Stream sizes and the pool formative features of the streams studied herein affect the measurement precision. Pools formed by structural features on small streams tend to be randomly located (Myers, 1996). Regular spacing of transects randomly samples features on these streams which is essential for accurate estimates of pool area. Different recommendations may pertain to larger streams with well-developed unforced pool-riffle sequences with regularly spaced pools. For example, transect spacing that corresponds to the pool spacing may result in repeated sampling of just pools or riffles leading to inaccurate pool area estimates. Spacing transects systematically to alternately sample riffles and pools will not accurately estimate pool area if pool and riffle lengths are different.

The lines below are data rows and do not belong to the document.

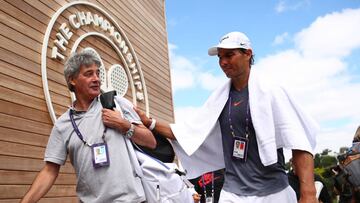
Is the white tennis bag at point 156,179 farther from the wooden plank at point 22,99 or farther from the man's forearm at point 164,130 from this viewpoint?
the wooden plank at point 22,99

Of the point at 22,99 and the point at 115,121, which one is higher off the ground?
the point at 22,99

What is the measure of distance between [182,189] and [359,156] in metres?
2.22

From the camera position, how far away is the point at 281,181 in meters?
2.12

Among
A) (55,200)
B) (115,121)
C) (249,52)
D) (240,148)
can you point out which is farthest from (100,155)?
(55,200)

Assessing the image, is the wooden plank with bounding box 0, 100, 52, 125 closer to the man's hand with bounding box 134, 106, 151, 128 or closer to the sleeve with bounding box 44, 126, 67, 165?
the sleeve with bounding box 44, 126, 67, 165

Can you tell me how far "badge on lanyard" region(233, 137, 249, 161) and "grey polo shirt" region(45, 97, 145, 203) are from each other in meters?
0.56

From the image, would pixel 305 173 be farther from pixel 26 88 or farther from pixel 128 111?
pixel 26 88

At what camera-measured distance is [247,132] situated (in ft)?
7.03

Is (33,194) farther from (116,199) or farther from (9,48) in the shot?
(9,48)

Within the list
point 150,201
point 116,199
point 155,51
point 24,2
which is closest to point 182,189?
point 150,201

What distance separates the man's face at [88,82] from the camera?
7.32 ft

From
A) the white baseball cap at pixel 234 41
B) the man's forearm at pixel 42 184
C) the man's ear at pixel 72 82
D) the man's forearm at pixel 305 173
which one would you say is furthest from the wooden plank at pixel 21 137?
the man's forearm at pixel 305 173

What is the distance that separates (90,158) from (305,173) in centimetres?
112

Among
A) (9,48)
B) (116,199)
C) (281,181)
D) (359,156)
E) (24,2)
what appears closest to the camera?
(116,199)
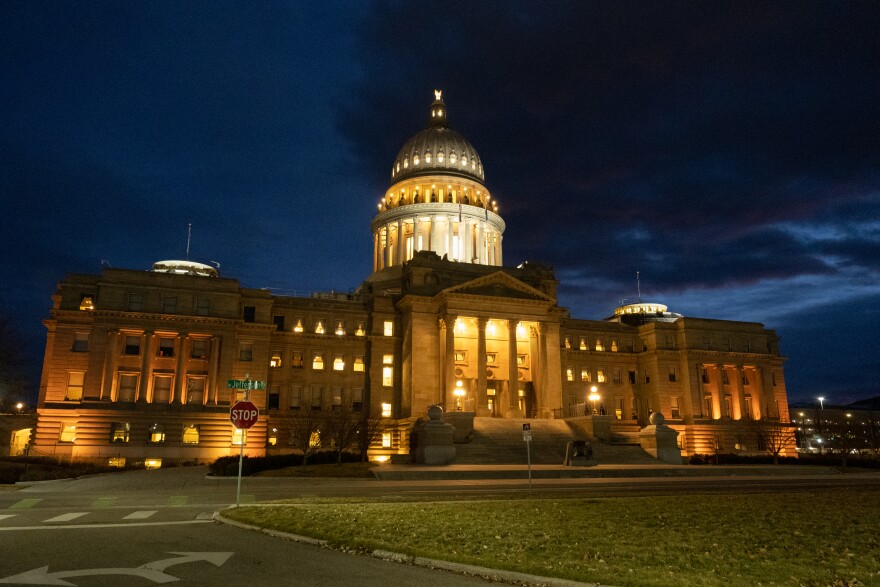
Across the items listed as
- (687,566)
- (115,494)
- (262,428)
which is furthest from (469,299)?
(687,566)

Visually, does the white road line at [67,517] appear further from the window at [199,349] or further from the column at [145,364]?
the window at [199,349]

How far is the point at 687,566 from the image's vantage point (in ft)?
40.0

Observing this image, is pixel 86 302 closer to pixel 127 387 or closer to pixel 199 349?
pixel 127 387

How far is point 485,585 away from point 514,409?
186 feet

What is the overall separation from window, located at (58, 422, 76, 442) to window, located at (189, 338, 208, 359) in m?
11.9

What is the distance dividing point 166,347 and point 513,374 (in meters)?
34.7

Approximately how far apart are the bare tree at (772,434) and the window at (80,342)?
72827 millimetres

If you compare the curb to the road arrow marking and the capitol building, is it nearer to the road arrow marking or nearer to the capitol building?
the road arrow marking

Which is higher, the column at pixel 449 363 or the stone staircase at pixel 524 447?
the column at pixel 449 363

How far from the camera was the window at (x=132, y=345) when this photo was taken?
207 ft

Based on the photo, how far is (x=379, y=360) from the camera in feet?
243

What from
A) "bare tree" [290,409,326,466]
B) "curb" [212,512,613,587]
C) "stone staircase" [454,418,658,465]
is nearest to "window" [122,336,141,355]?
"bare tree" [290,409,326,466]

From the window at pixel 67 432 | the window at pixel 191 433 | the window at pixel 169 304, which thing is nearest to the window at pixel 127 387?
the window at pixel 67 432

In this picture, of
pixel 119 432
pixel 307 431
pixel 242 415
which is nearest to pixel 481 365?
pixel 307 431
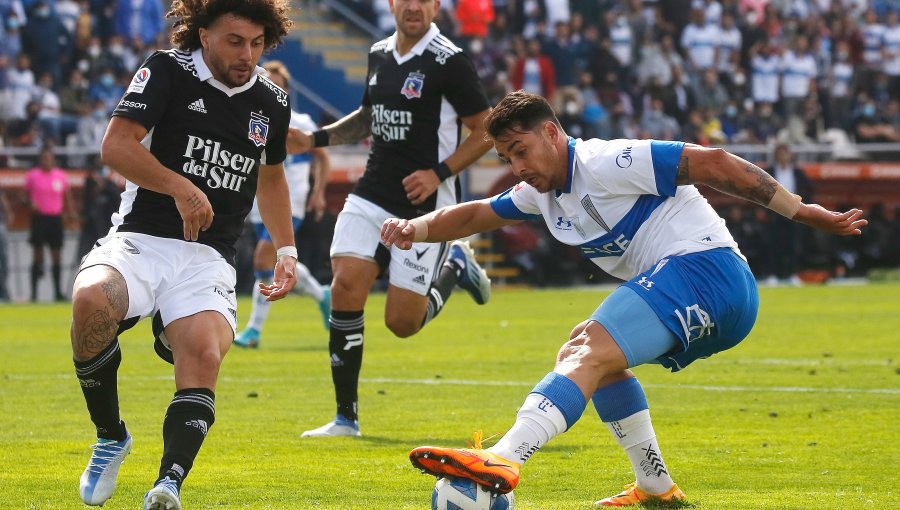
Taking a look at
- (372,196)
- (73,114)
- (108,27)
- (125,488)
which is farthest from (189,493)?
(108,27)

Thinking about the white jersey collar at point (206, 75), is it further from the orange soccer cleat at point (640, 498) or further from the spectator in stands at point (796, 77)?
the spectator in stands at point (796, 77)

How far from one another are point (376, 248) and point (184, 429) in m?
3.74

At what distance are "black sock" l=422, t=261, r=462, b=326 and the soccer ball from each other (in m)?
4.58

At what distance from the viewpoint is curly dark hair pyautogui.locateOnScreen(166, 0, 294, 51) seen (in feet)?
21.4

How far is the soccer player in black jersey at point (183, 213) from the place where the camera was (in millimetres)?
6133

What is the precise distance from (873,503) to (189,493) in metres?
3.09

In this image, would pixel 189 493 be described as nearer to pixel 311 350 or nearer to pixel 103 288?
pixel 103 288

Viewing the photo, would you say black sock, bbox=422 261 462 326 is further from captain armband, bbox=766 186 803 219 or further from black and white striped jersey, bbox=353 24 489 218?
captain armband, bbox=766 186 803 219

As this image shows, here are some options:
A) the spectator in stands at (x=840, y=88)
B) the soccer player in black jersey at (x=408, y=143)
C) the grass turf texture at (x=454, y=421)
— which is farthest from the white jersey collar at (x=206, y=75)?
the spectator in stands at (x=840, y=88)

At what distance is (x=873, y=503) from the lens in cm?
640

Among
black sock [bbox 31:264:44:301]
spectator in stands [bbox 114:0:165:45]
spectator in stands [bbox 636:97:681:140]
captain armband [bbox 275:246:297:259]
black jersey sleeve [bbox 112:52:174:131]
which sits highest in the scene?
black jersey sleeve [bbox 112:52:174:131]

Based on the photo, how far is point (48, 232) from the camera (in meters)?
22.5

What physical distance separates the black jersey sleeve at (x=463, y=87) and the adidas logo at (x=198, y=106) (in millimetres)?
3384

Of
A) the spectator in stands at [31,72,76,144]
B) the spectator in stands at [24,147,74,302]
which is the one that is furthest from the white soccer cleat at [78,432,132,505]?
the spectator in stands at [31,72,76,144]
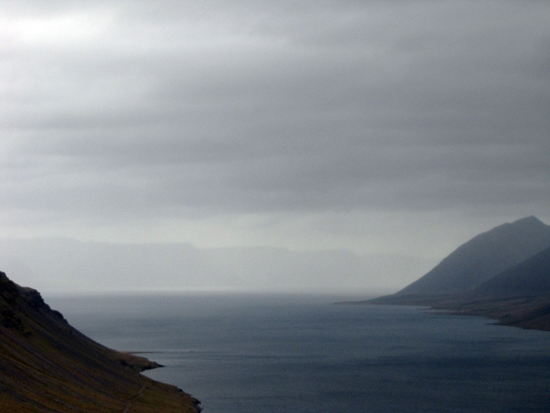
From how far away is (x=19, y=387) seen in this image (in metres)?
98.5

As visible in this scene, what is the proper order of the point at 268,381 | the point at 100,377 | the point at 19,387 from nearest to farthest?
the point at 19,387
the point at 100,377
the point at 268,381

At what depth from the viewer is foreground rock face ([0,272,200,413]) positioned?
100188 millimetres

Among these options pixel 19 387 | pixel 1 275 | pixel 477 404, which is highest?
pixel 1 275

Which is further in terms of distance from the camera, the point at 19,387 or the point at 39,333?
the point at 39,333

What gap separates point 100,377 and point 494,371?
114m

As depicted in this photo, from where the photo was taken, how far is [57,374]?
116312 millimetres

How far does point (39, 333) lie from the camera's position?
453 ft

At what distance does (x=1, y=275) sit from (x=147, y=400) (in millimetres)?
56365

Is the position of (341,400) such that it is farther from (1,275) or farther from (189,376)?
(1,275)

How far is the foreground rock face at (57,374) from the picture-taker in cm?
10019

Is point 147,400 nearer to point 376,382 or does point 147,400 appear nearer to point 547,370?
point 376,382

In light of our recommendations, consideration of agency monitoring methods is instructive. BLM (1978) prescribes four transects at 30.5 m spacings and USFS (1985) prescribes five transects at 15.2 m spacings without regard to stream size. On a 2 m wide stream, the 122 m reach length and 31 m spacing of the BLM method is two and five times as long as we recommend. The BLM method samples a proper length only on streams wider than 4 m and has proper spacing on 10 m wide streams. The 61 m length of the USFS method is about correct for a 2 m stream, but the 15.2 m spacing is 2.5 times too long. Precision of each method would improve by doubling transects within the same reach.